Wednesday 26 May 2021

Lazy Crochet

After dealing with the complexities of the Primrose Garden blanket, I felt the need to do some simple crochet. This is what I came up with ...


This is the v stitch pattern, normally worked in one row stripes. Isn't it pretty? Now, I don't normally mind sewing in lots of ends with crochet but it struck me that there'd be an awful lot of ends on a scarf. So, I put my mind to working out how to avoid them and came up with my lazy crochet technique. Basically, you work two rows in the same direction, one in each colour, before turning the work and crocheting the next two rows. I used a plain colour for my main yarn and a variegated for the contrast but, even if you changed the contrast colour every row, you'd still have cut down the number of ends by half.

First of all I knitted this scarf, using navy DK weight yarn and some Lion Brand Mandala in a shade called Gnome. This is made up of eye-wateringly bright colours which I wasn't that keen on but pairing them with the dark blue has toned them down nicely.


The finished scarf is edged with a simple border in the main colour which evens up the sides. You can download the pattern from ravelry as normal. Lazy Vee Scarf.

It didn't take long to crochet this scarf so I then thought I'd try a completely different colourway, using the same technique to make a blanket.


I used a bigger hook for this project so the fabric has a softer drape. The two yarns I used were both from Stylecraft: Cream Batik for the main colour and Rainbow Batik Swirl for the contrast. I think these colours give the blanket a soft, vintage feel.


The blanket has a slightly more elaborate border than the scarf which you may or may not be able to see in this picture.

## DATA SUPPLIED
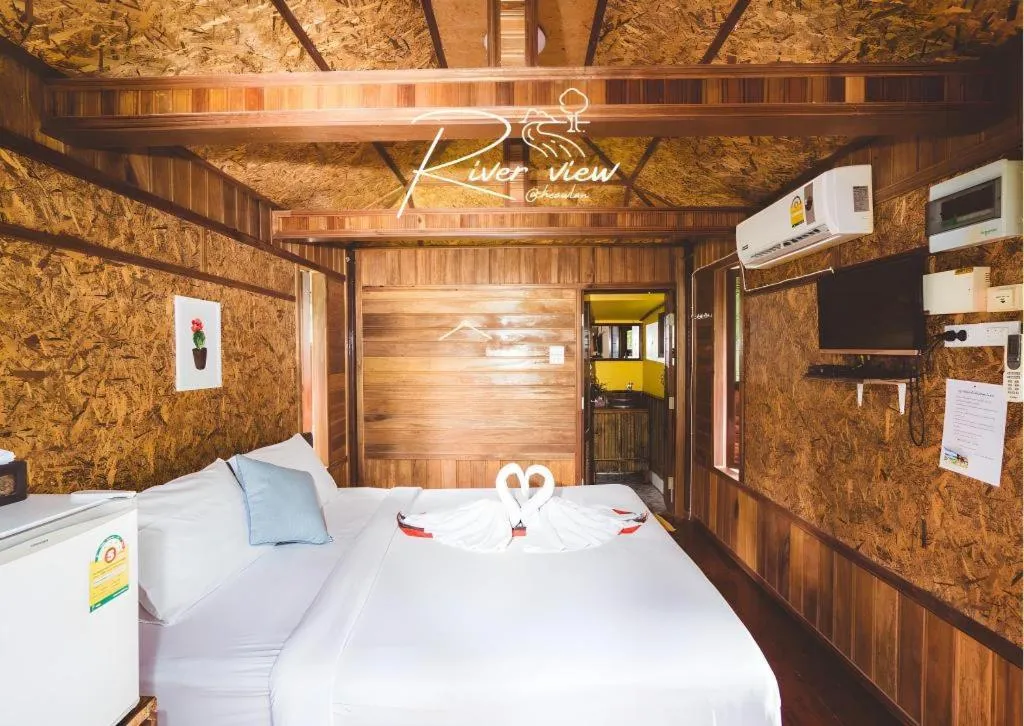 Bed in River View Resort At Chaewlan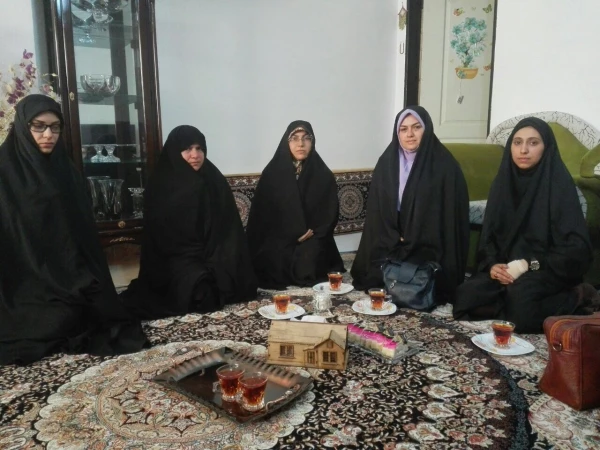 دیدار ریاست پردیس و دانشجویان از خانواده ی شهید محمدحسینی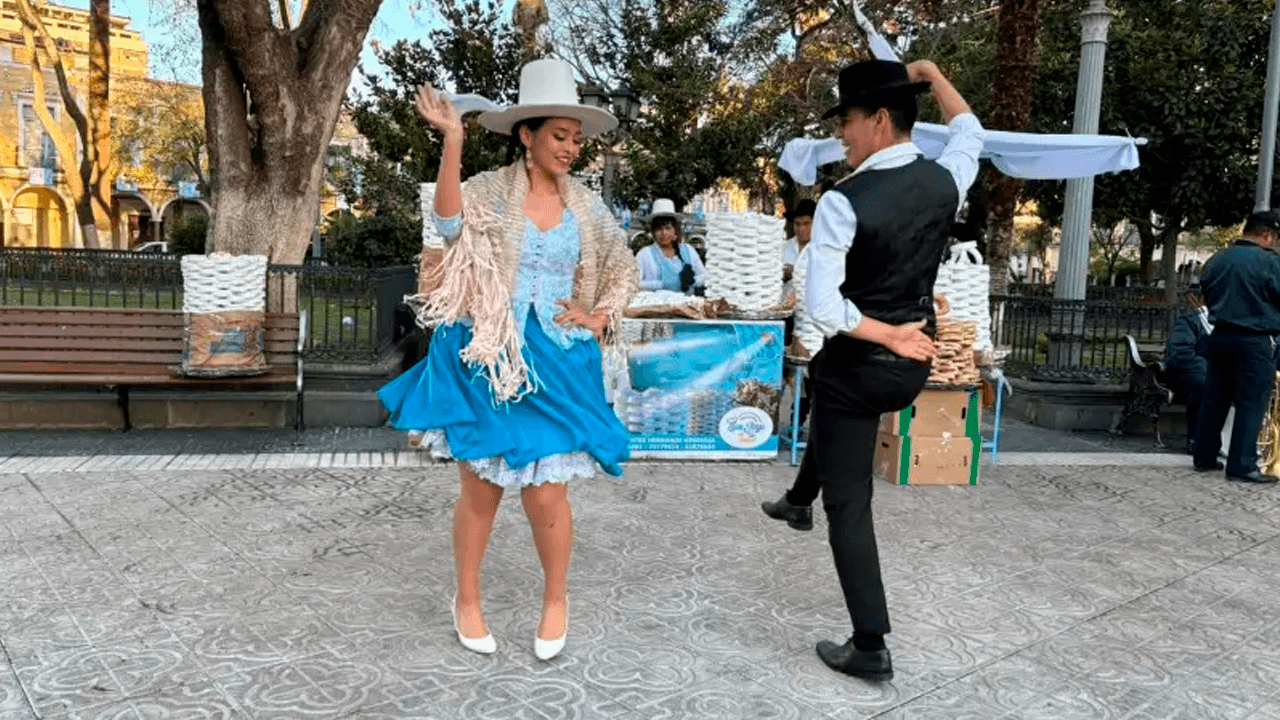 Cochabamba celebra sus 216 años de gesta libertaria con música, danza y gastronomía tradicional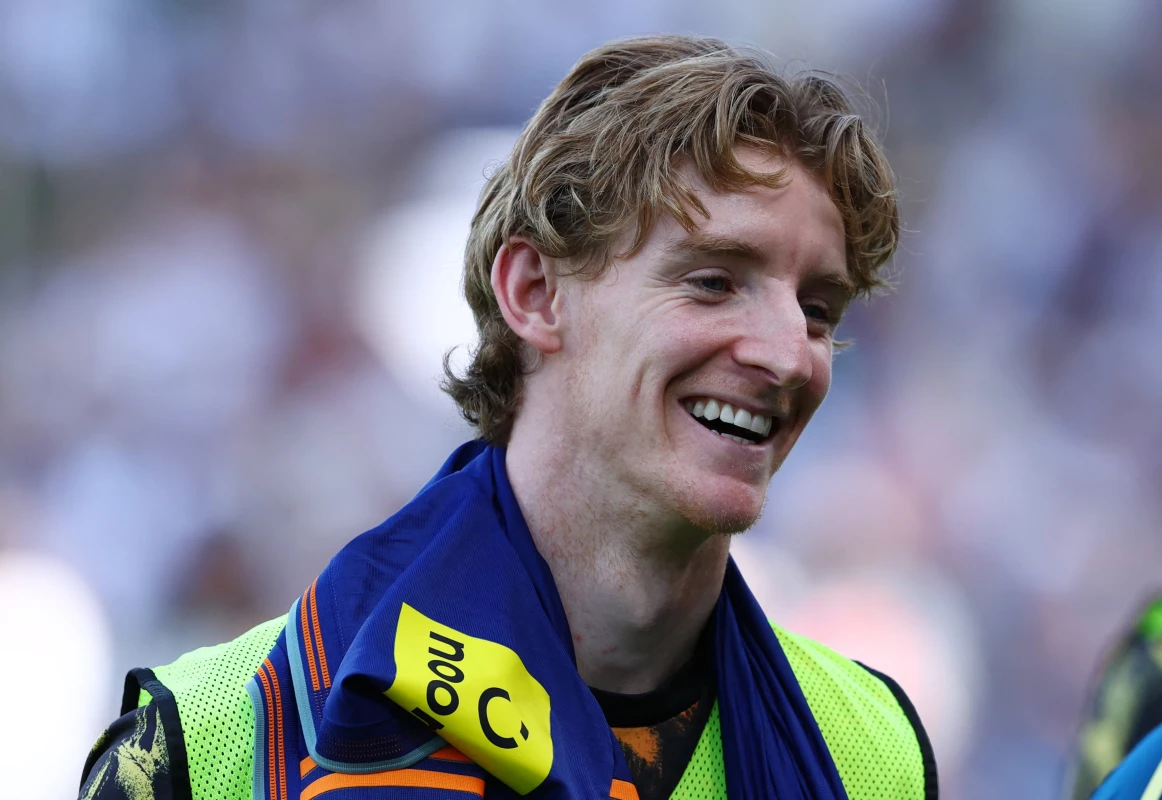 Entoni Qordon rəsmən “Barselona”da 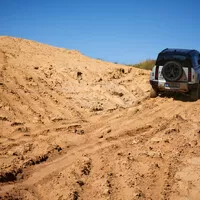 Land Rover Defender 110 P400: Tak vypadá offroad pro 21. století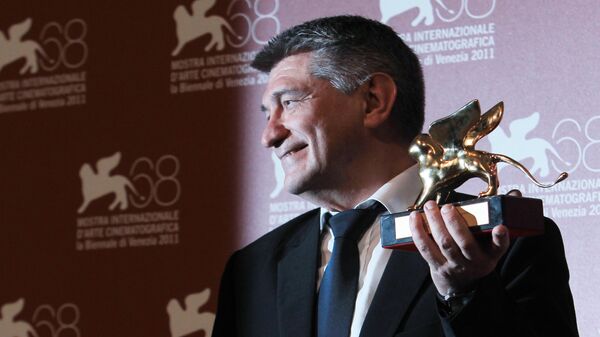 Российский режиссер Александр Сокуров, получивший главный приз Венецианского кинофестиваля - Золотого льва за фильм Фауст, на церемонии награждения 68-го Венецианского международного кинофестиваля. 2011 год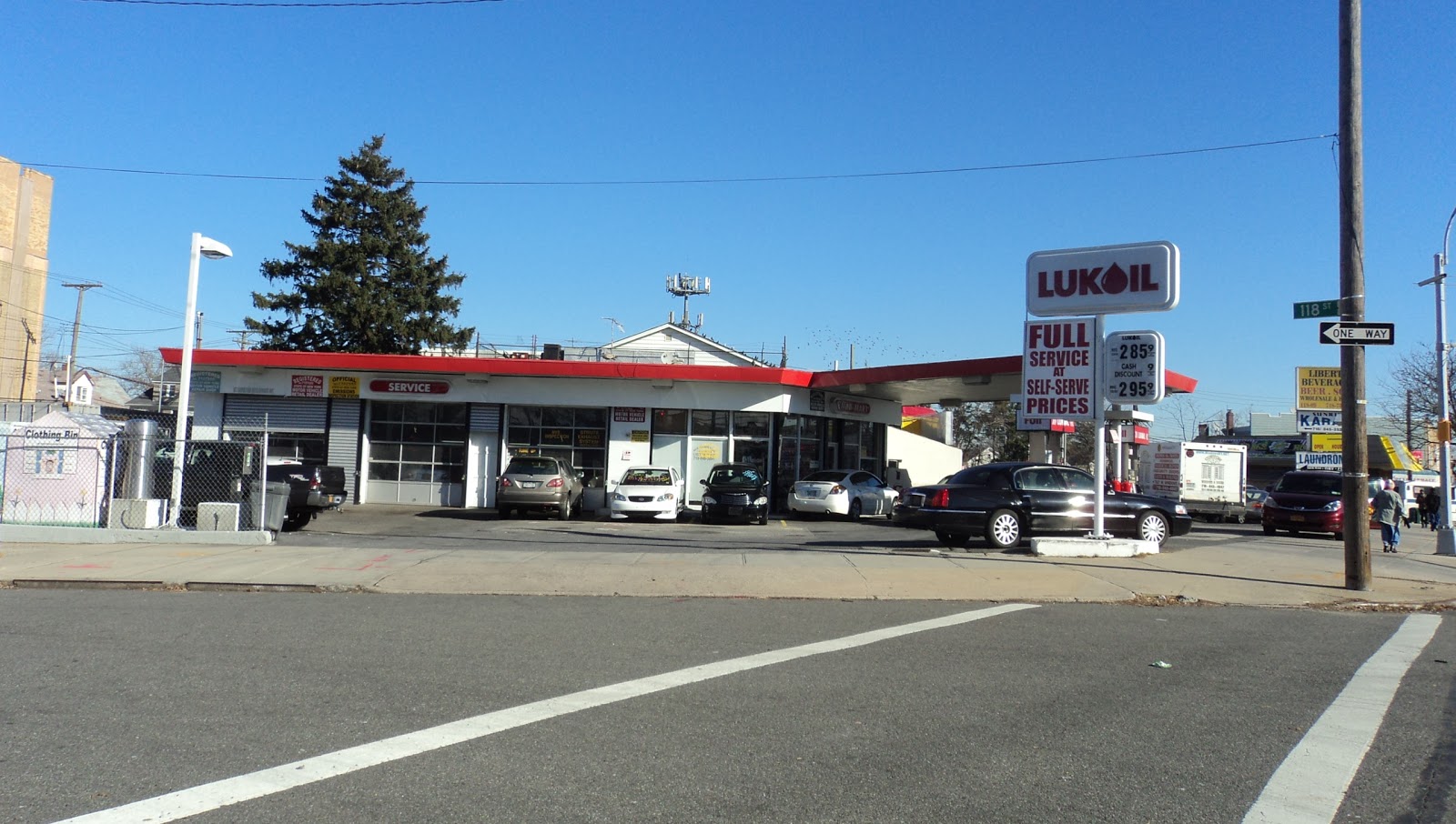 Photo of LUKOIL Service Station in Queens City, New York, United States - 1 Picture of Restaurant, Food, Point of interest, Establishment, Store, Meal takeaway, Cafe, Bar, Gas station, Convenience store, Car repair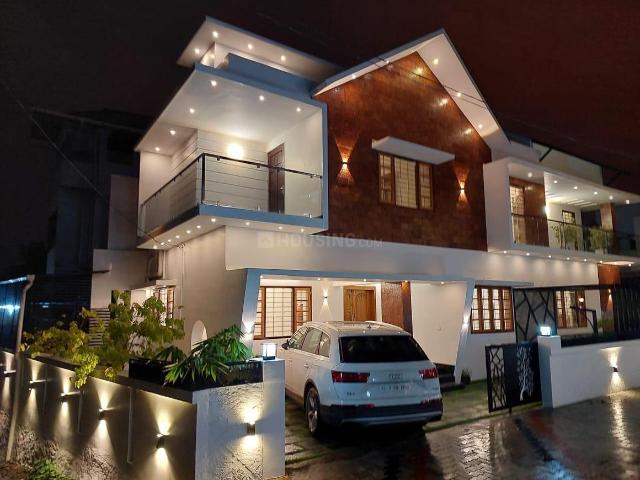 4 BHK Independent House in Kakkanad for resale Kochi. The reference number is 20800847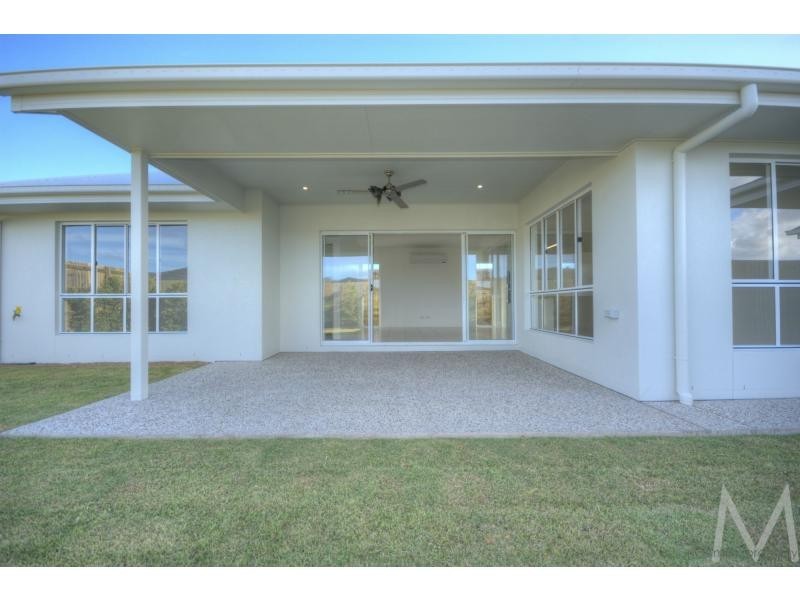 5 WARBLER Place, BRIGHTWATER, Mountain Creek QLD 4557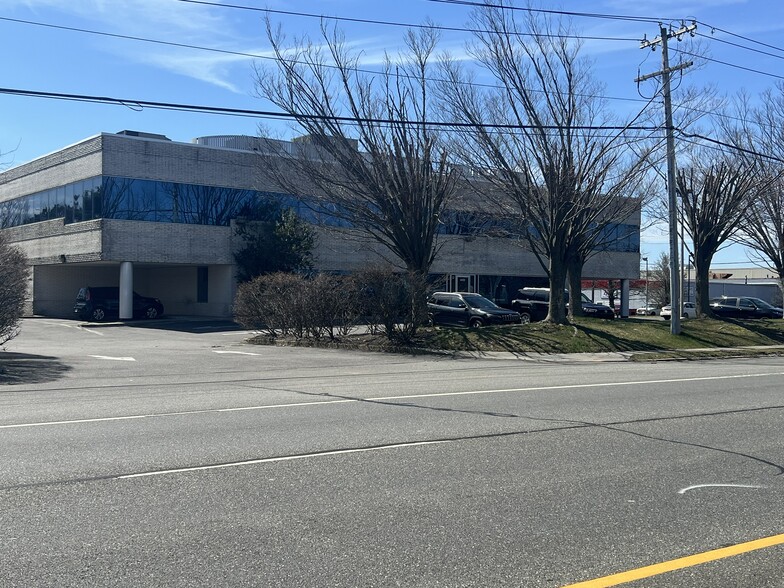 More Photos Of 4400 Veterans Memorial Hwy, Holbrook Office For Sale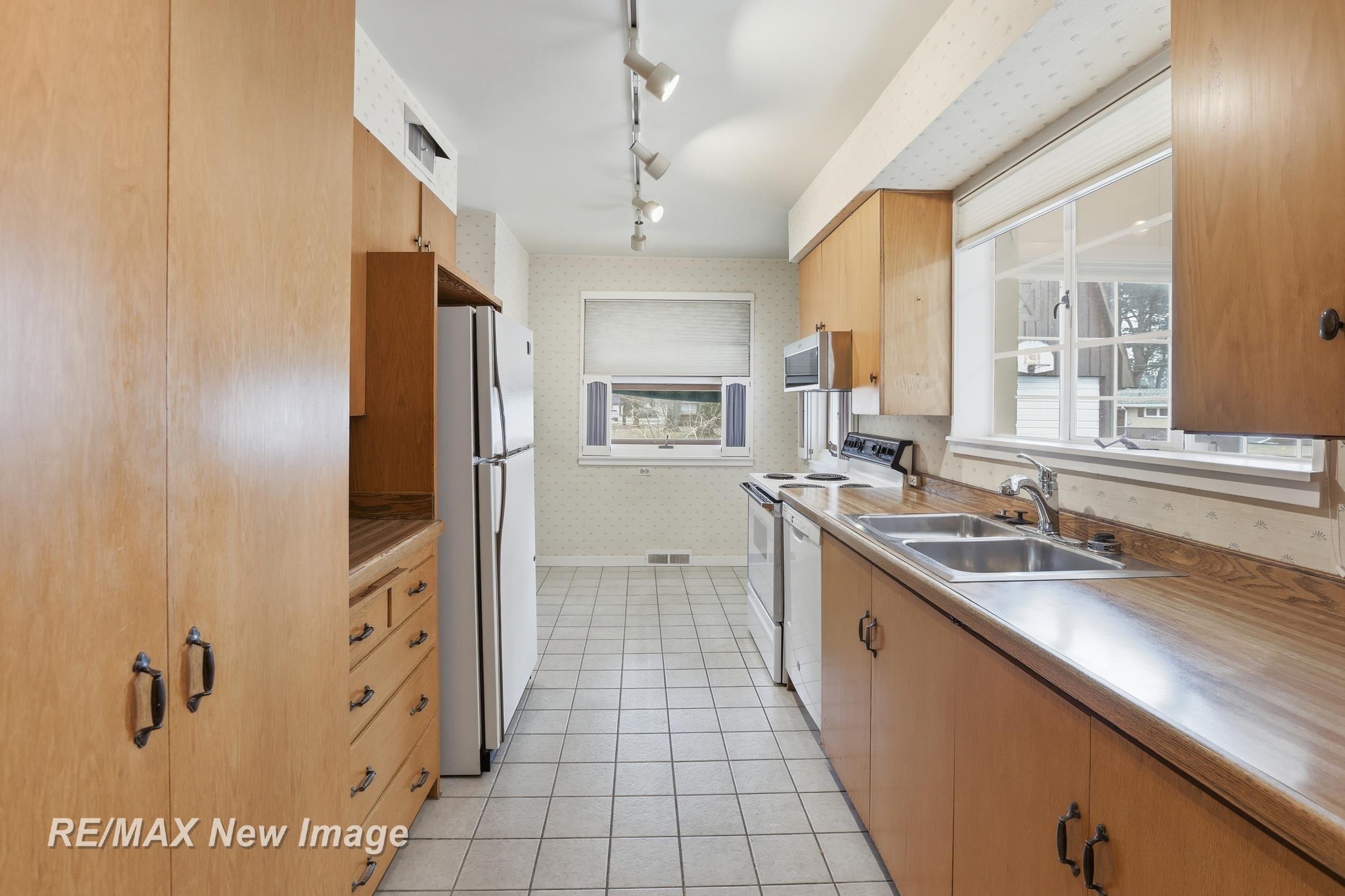 4077 Brockway Road, Saginaw, MI 48638 — Photo 11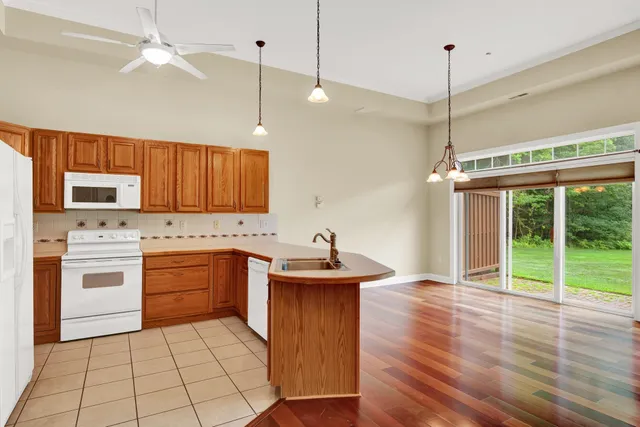 $3,200 | 8 Deborah Lane, Dover, NH 03820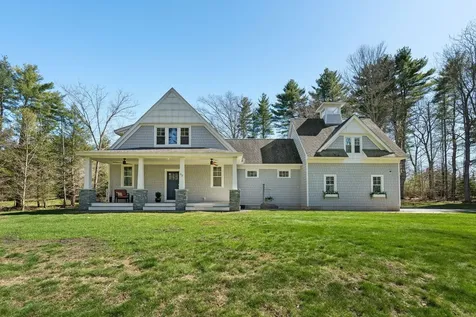 32 Niblick Lane Greenland NH 03840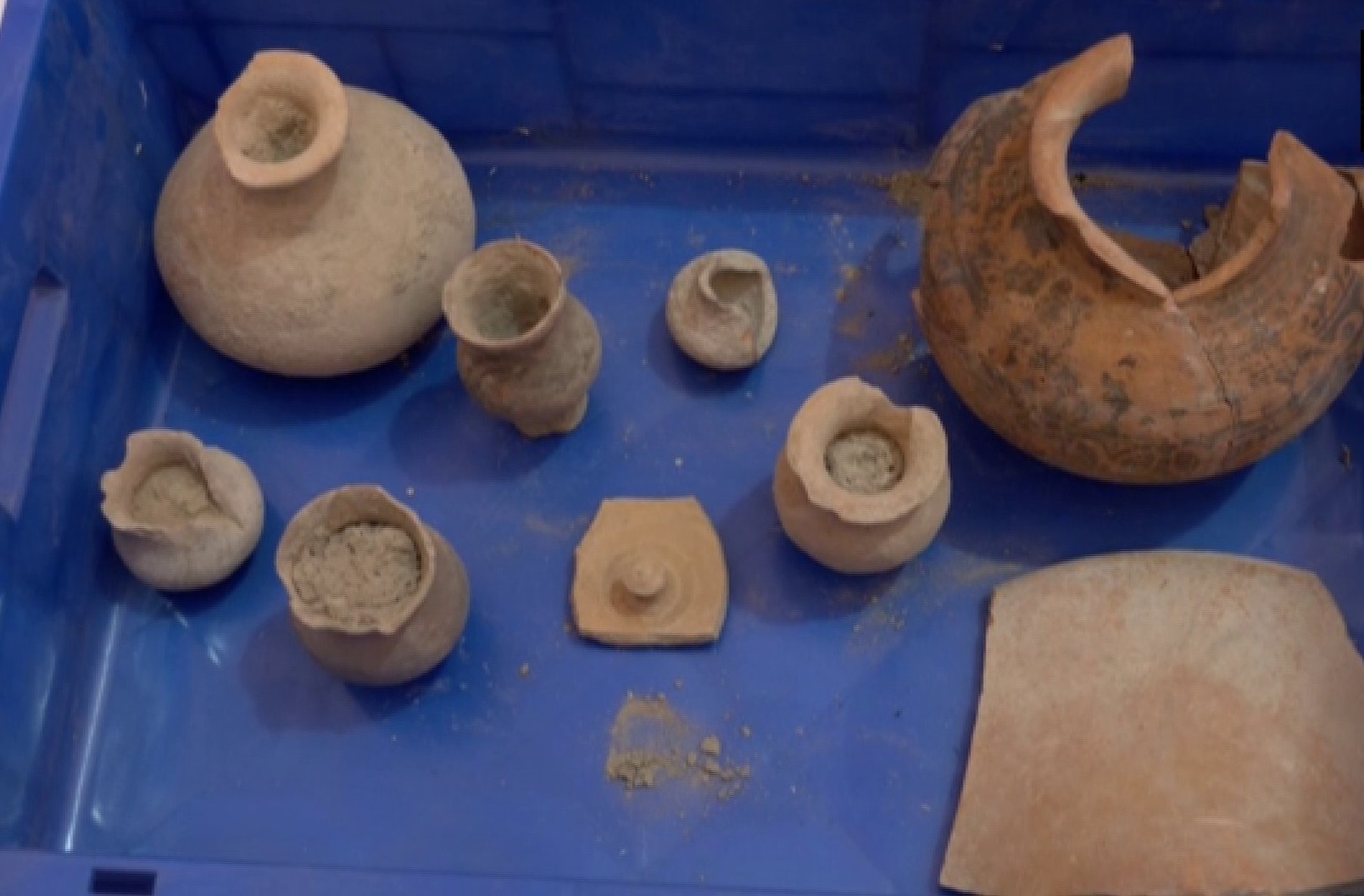 खुदाई दौरान कई टूटे हुए बर्तन मिले हैं, जिन पर हड़प्पा काल की लिपि अंकित है। साइट से जो भी अवशेष मिले हैं, उन्हें म्यूजियम में रखा जाएगा ।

## ASSIGNED TASK 1
In the crochet blog post, which two Stylecraft yarns were used for the blanket?
## ASSIGNED TASK 2
Duplicate everything in the crochet blog post from "I used a bigger" down to "soft, vintage feel.".
## ASSIGNED TASK 3
Please pick up the crochet blog post after its last sentence and keep writing.

## TASK RESPONSE 1
Cream Batik for the main color and Rainbow Batik Swirl for the contrast.

## TASK RESPONSE 2
I used a bigger hook for this project so the fabric has a softer drape. The two yarns I used were both from Stylecraft: Cream Batik for the main colour and Rainbow Batik Swirl for the contrast. I think these colours give the blanket a soft, vintage feel.

## TASK RESPONSE 3
The blanket is called Lazy Vee Blanket and can be found next to the scarf pattern in my Ravelry Shop - two patterns for the price of one (if you can say that when both patterns are free.

I keep hard copies of all my patterns and these two finish off the 15th file. That's not counting all the big pattern series which have their own files.


The fifteen pattern files are on the lower shelf; above them are all the big series and, at one end, my collection of pattern notebooks. My daughter is hoping to be able to visit me for a few days next month and I'm going to pick her Archivist brain about how to organise those notebooks. They are full of incomprehensible scribblings and random pieces of loose paper which only mean something to me (and not even that sometimes) so I'd like to sort them out a bit.

According to ravelry, I have published 549 patterns in the last thirteen years or so. Blimey - how did that happen?

Friday 21 May 2021

Santa's House

I've got another little house to show you this week and this one is even smaller than the last.


I've just finished this little beaded house which is the first in a series of Christmas patterns from ThreadABead who sell patterns for the most wonderful range of 3D beaded creations. Have a look on their site - I can guarantee you'll be impressed. 

My little house is Santa's House and is just one of many patterns for a complete Christmas Village. There are all sorts of different houses and shops, a train (complete with station), Christmas trees, old-fashioned street lights, everything you could want.

The patterns are full of lovely details; I'll give you a tour of mine to show you what I mean. There's a tiny wreath on the front door for starters.

I like the candy cane stripes on the house corners too.

Standing at one side of the house is Santa himself ...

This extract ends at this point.